Liberty Bancorp of Oklahoma City has announced plans to build one of the most advanced computer networks in the banking industry.

Charles E. Nelson, chairman and chief executive of the $2.3 billion-asset company, said the system will help trim operating costs and improve service - vital steps to ward off out-of-state acquirers.

"Liberty must be competitive from a processing and technology standpoint," Mr. Nelson said. "If we can't, we'll lose our option to remain independent, because the shareholder will demand we merge with someone that can do it more efficiently."

The new network, to be installed over two years, will be anchored by more than 1,000 advanced personal computers, called Vectras, from Hewlett-Packard Co., Palo Alto, Calif.

Powerful Chip

These machines are based on one of the most powerful microprocessors in the computer industry, Intel Corp.'s 80486, and will run advanced operating system software from Hewlett-Packard called New Wave that employs a graphics-based user interface.

So far, no other bank in the country is believed to have distributed personal computers this powerful to most of its employees. Some observers said Liberty might be going overboard - handing out the computer equivalent of Maseratis when Hyundais would do.

"That's tremendous overkill," said James Moore, president of Mentis Corp., Eden, Md., a bank technology research firm.

But Liberty officials said they got a good deal, because Hewlett-Packard is eager for a toehold in banks. A Hewlett-Packard spokesman said the deal with Liberty is its largest ever with a bank in the United States.

To illustrate the favorable terms, John Cooper, Liberty's chief information officer, said the bank is paying 2,600 each for Vectras that have a list price of nearly $4,000.

Liberty officials declined to say how much they are spending on the new computers. But the bank expects to spend $70 million to $75 million over seven years on computers and telecommunications, about 5% less than it currently spends, Mr. Nelson said.

Productivity gains will eventually enable employees to perform the same administrative work they do now at 10% to 20% less cost, Mr. Nelson said.

Liberty posted net income of $9.8 million for the first half of this year, up from $3.4 million a year ago.

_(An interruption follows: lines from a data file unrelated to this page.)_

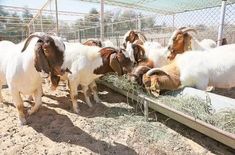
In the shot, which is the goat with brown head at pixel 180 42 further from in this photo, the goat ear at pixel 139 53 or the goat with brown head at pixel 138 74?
the goat with brown head at pixel 138 74

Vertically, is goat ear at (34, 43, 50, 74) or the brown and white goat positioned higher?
goat ear at (34, 43, 50, 74)

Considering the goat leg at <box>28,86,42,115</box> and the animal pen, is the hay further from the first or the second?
the goat leg at <box>28,86,42,115</box>

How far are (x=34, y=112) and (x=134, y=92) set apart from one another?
64.1 inches

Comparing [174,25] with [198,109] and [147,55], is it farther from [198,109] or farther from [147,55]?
[198,109]

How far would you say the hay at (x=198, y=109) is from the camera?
2.62m

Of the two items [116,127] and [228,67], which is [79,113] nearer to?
[116,127]

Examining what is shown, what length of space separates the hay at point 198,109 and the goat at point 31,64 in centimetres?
131

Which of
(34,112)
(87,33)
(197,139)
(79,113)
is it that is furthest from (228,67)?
(87,33)

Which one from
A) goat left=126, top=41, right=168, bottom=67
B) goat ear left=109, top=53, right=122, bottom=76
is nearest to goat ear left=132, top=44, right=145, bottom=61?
goat left=126, top=41, right=168, bottom=67

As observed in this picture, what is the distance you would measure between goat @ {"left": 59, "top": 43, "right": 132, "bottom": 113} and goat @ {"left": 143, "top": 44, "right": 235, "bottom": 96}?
0.52 metres

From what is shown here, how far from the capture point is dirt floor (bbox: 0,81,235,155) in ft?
9.67

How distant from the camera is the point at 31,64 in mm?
3350

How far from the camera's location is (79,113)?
404 centimetres

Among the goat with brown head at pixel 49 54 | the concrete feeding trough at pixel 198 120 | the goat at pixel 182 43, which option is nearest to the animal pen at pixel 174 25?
the concrete feeding trough at pixel 198 120
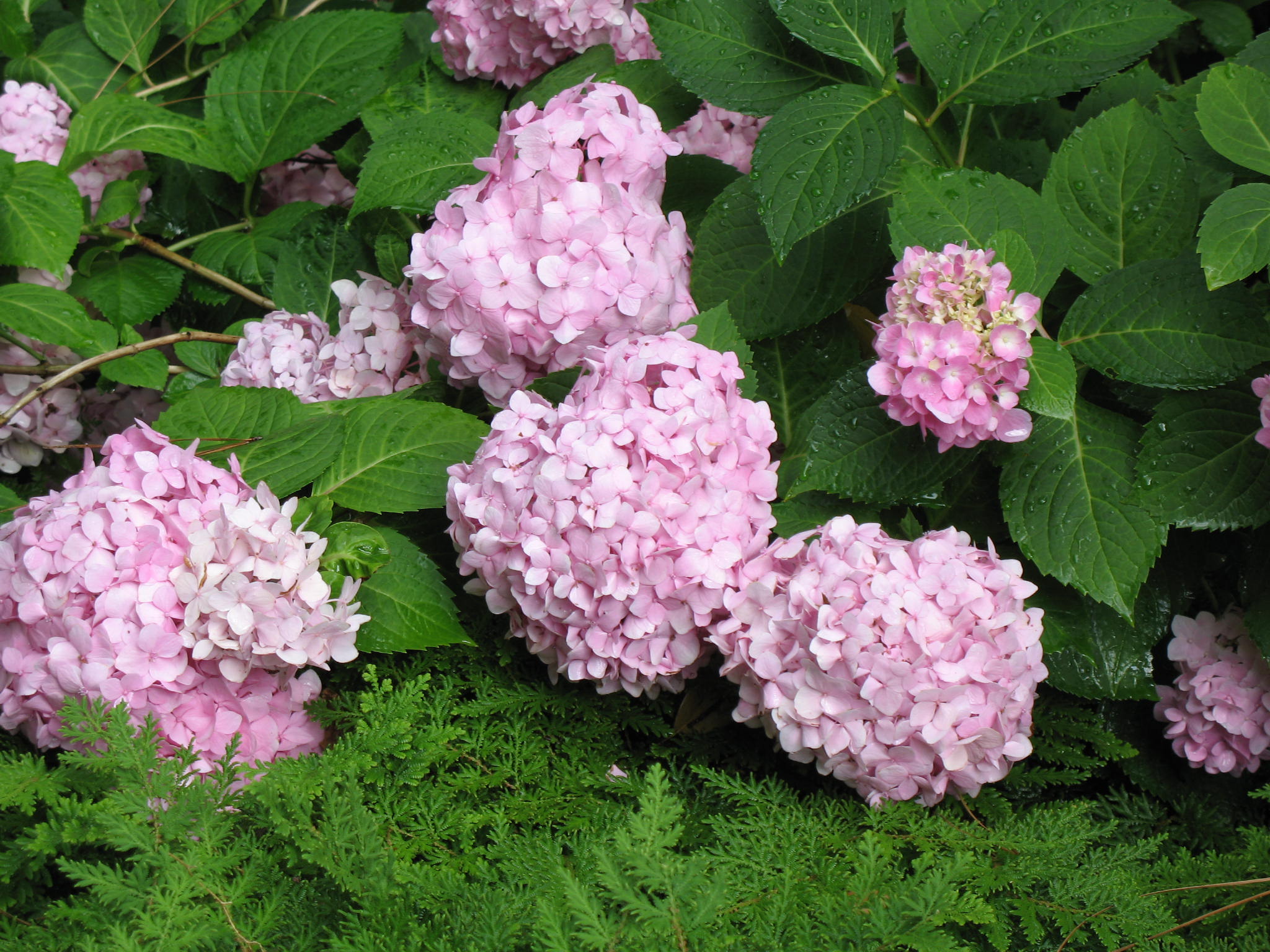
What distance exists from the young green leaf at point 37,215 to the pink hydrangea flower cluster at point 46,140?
13 cm

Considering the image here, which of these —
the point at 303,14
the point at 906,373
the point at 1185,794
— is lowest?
the point at 1185,794

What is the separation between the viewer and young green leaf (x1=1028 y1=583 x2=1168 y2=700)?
1.04 m

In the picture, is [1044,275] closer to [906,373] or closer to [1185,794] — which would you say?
[906,373]

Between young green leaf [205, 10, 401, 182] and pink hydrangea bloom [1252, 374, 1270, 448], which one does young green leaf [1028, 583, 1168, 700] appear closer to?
pink hydrangea bloom [1252, 374, 1270, 448]

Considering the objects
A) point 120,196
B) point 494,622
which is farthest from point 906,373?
point 120,196

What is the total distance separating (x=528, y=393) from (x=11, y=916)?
2.02 feet

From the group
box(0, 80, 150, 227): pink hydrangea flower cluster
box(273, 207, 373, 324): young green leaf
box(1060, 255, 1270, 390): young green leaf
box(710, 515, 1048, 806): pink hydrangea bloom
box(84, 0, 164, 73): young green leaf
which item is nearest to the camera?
box(710, 515, 1048, 806): pink hydrangea bloom

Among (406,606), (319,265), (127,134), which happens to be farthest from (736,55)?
(127,134)

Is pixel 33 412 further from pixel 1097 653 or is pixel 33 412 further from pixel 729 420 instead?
pixel 1097 653

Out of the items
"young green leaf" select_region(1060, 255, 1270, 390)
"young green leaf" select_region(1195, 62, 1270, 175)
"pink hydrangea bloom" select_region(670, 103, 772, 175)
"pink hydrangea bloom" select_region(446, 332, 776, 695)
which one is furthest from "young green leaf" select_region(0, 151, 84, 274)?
"young green leaf" select_region(1195, 62, 1270, 175)

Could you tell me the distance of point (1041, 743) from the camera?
1.07 m

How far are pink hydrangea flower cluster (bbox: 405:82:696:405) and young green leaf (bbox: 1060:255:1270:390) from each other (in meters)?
Result: 0.43

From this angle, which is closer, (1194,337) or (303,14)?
(1194,337)

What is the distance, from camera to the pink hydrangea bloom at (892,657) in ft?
2.83
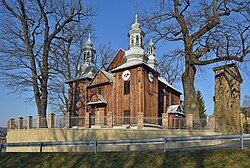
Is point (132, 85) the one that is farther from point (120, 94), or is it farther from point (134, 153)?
point (134, 153)

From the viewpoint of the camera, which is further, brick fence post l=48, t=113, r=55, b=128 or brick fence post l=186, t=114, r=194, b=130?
brick fence post l=48, t=113, r=55, b=128

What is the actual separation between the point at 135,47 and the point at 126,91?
6447 mm

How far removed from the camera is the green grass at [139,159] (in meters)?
8.55

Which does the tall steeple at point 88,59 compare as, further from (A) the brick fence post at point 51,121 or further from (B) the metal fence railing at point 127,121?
(A) the brick fence post at point 51,121

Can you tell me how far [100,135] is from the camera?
19.6 m

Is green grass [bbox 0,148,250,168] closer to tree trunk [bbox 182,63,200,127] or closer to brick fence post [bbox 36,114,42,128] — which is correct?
tree trunk [bbox 182,63,200,127]

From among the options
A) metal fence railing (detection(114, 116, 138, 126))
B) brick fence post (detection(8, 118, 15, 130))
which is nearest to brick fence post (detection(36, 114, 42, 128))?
brick fence post (detection(8, 118, 15, 130))

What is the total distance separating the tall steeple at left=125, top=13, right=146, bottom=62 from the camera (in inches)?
1217

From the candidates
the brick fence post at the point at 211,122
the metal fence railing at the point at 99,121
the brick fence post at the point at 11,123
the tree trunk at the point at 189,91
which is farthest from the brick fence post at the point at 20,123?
the brick fence post at the point at 211,122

It has reported steadily increasing profits since 1988, when it lost $22 million, mainly due to sour loans.

That year, two wealthy Oklahoma oil men, John Kirkpatrick and Walter H. Heimrich, along with investment adviser Robert E. Torray of Bethesda, Md., raised $75 million of capital in an effort to keep the bank's ownership in-state, Mr. Nelson said.

At the time, Mr. Nelson was a financial adviser to Mr. Kirkpatrick. In December 1988 he assumed chairmanship of the bank and, in 1990, he also became chief executive.

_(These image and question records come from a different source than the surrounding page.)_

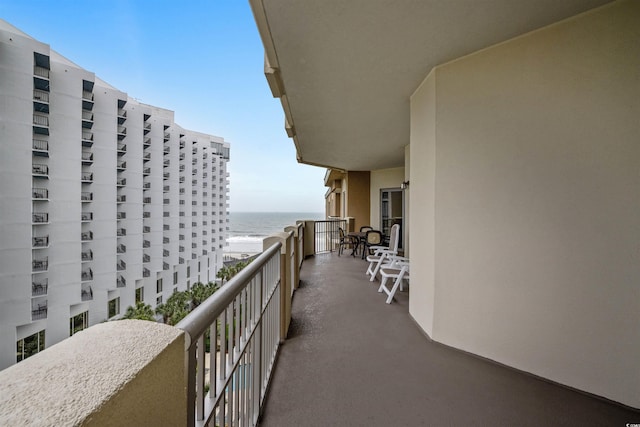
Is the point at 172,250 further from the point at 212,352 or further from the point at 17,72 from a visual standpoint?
the point at 212,352

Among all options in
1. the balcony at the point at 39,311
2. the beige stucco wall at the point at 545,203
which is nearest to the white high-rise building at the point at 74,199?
the balcony at the point at 39,311

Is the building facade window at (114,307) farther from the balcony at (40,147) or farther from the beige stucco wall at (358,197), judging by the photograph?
the beige stucco wall at (358,197)

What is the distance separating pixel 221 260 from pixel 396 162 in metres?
36.5

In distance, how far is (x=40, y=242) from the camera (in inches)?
618

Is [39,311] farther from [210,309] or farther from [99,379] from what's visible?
[99,379]

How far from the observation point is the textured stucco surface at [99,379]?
0.34 m

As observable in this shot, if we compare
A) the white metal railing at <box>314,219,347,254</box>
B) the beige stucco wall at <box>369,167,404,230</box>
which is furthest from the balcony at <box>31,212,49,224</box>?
the beige stucco wall at <box>369,167,404,230</box>

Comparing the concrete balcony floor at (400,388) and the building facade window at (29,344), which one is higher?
the concrete balcony floor at (400,388)

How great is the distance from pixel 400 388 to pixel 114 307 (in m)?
26.7

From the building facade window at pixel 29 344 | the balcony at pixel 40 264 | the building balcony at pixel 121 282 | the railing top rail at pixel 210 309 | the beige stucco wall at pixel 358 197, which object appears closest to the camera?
the railing top rail at pixel 210 309

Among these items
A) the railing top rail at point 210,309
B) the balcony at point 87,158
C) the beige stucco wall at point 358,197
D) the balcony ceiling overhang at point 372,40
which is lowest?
the railing top rail at point 210,309

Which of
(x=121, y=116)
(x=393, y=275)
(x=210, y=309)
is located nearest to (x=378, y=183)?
(x=393, y=275)

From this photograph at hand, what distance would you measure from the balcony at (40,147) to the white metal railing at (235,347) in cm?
2312

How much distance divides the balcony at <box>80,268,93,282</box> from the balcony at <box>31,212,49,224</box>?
497 centimetres
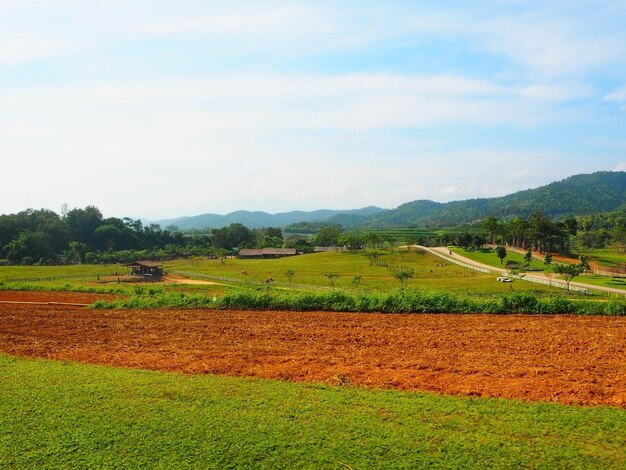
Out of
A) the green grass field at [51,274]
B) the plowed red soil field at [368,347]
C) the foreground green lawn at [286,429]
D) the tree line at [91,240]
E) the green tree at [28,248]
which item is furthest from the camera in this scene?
the tree line at [91,240]

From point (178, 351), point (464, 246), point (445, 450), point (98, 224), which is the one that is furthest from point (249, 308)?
point (98, 224)

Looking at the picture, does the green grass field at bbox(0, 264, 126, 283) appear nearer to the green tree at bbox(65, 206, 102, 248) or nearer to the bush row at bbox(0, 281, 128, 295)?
the bush row at bbox(0, 281, 128, 295)

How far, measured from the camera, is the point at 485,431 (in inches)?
274

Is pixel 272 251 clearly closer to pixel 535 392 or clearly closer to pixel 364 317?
pixel 364 317

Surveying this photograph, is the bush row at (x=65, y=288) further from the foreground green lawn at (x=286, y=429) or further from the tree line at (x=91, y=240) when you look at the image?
the tree line at (x=91, y=240)

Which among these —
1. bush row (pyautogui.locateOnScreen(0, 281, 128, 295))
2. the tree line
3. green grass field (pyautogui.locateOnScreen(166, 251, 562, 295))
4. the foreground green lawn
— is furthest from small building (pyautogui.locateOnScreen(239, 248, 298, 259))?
the foreground green lawn

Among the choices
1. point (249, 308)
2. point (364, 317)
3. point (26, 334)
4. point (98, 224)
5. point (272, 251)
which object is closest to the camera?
point (26, 334)

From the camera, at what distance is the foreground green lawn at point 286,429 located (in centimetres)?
627

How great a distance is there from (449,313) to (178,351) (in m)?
11.1

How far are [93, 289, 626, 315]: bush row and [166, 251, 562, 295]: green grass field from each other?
17961mm

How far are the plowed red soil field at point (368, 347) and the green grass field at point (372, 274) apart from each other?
22.0 m

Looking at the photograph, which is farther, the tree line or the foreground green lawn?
the tree line

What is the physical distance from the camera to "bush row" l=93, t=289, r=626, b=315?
18.4 metres

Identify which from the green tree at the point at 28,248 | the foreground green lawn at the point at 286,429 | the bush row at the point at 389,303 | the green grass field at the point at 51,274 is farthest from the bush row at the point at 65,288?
the green tree at the point at 28,248
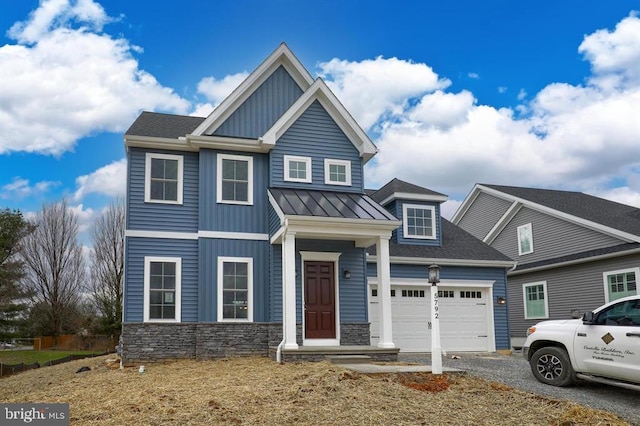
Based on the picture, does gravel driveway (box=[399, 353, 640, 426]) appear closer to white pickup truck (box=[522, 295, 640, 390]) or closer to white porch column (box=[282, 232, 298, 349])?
white pickup truck (box=[522, 295, 640, 390])

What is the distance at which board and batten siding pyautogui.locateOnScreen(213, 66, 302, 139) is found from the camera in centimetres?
1602

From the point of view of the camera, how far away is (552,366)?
1092 centimetres

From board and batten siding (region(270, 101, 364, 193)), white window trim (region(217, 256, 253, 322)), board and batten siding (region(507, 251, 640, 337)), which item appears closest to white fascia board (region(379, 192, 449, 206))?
board and batten siding (region(270, 101, 364, 193))

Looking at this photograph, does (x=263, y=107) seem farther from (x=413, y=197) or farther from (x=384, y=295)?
(x=384, y=295)

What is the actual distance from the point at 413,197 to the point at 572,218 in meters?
5.92

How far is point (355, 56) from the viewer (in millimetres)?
15812

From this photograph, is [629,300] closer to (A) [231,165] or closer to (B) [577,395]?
(B) [577,395]

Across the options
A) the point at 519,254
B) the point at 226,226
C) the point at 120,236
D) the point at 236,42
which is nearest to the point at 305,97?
the point at 236,42

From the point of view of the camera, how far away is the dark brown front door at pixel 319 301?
599 inches

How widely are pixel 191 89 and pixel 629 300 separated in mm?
10997

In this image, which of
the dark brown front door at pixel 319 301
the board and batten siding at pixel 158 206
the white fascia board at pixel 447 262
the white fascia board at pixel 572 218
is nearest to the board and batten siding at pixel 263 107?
the board and batten siding at pixel 158 206

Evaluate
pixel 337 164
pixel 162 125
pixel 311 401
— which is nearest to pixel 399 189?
pixel 337 164

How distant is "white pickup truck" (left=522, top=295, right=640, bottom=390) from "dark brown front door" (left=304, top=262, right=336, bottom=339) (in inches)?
218

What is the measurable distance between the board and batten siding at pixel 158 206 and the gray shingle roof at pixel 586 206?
13283mm
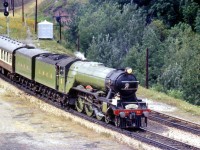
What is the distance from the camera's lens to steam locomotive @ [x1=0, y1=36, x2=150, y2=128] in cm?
2038

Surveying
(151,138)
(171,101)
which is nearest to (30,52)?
(171,101)

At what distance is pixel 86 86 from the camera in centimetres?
2305

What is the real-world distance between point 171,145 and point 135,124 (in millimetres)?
2949

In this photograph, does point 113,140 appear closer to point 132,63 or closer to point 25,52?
point 25,52

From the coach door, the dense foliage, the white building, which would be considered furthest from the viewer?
the white building

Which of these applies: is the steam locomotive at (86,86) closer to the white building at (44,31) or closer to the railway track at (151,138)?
the railway track at (151,138)

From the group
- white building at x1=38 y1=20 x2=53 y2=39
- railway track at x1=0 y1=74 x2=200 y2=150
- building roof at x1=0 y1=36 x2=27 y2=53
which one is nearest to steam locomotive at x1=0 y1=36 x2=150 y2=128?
railway track at x1=0 y1=74 x2=200 y2=150

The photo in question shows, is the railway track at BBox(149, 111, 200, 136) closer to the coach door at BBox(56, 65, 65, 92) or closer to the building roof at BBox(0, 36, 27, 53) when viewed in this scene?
the coach door at BBox(56, 65, 65, 92)

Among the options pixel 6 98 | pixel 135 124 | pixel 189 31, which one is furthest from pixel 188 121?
pixel 189 31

Mr. Nelson's background is unique for a bank CEO as he worked for International Business Machines Corp. from 1964 to 1978, selling computers to to the financial industry. He said this experience gave him greater appreciation for the benefits of information technology.

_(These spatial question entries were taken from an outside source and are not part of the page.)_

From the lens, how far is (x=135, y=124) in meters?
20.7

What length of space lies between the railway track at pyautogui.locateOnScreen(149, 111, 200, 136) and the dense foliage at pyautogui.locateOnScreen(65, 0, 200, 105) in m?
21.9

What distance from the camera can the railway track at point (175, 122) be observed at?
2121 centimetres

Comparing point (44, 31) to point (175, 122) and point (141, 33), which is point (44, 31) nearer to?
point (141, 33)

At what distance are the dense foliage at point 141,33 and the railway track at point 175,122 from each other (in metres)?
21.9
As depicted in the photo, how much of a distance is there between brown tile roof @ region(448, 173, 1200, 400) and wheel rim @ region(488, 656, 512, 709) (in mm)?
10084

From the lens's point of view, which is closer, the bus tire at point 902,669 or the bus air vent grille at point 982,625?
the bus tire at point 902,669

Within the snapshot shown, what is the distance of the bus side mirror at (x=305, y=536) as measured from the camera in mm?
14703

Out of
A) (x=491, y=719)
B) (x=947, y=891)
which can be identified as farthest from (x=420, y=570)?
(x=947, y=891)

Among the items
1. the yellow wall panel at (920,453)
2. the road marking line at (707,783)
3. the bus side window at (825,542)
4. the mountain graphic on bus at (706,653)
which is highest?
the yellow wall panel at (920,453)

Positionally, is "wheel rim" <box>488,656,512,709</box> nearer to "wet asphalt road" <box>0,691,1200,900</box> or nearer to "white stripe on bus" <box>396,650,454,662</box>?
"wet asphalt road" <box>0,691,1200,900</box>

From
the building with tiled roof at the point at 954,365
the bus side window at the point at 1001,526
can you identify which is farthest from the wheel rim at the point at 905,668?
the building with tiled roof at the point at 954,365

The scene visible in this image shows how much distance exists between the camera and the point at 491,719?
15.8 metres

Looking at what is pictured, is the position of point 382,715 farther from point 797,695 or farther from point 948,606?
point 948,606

The Hewlett-Packard personal computers will be placed in 17 retail branches and offices throughout Oklahoma, including Liberty's head offices in Oklahoma City and Tulsa.

The personal computers will be linked to each other and to two powerful minicomputers from Hewlett-Packard. The personal computers will also be linked to Liberty's other computer hardware, including an IBM mainframe computer, a Digital Equipment Corp. minicomputer and a Sun Microsystems Inc. workstation.

Software Choices

The new personal computer network will run branch automation software from Systematics Financial Services Inc., personal computer spreadsheet and word-processing software from Microsoft Corp., and will also store customer information.

Liberty's system will be installed by Systematics, Hewlett-Packard, Northern Telecom Ltd., and SouthWestern Bell Corp.

Mr. Cooper said Mellon Information Systems and IBM'S Integrated Systems Solutions Corp. also bid for the Liberty contract. But IBM was too expensive, he said, and technology from these vendors was less sophisticated than what Liberty contracted to buy.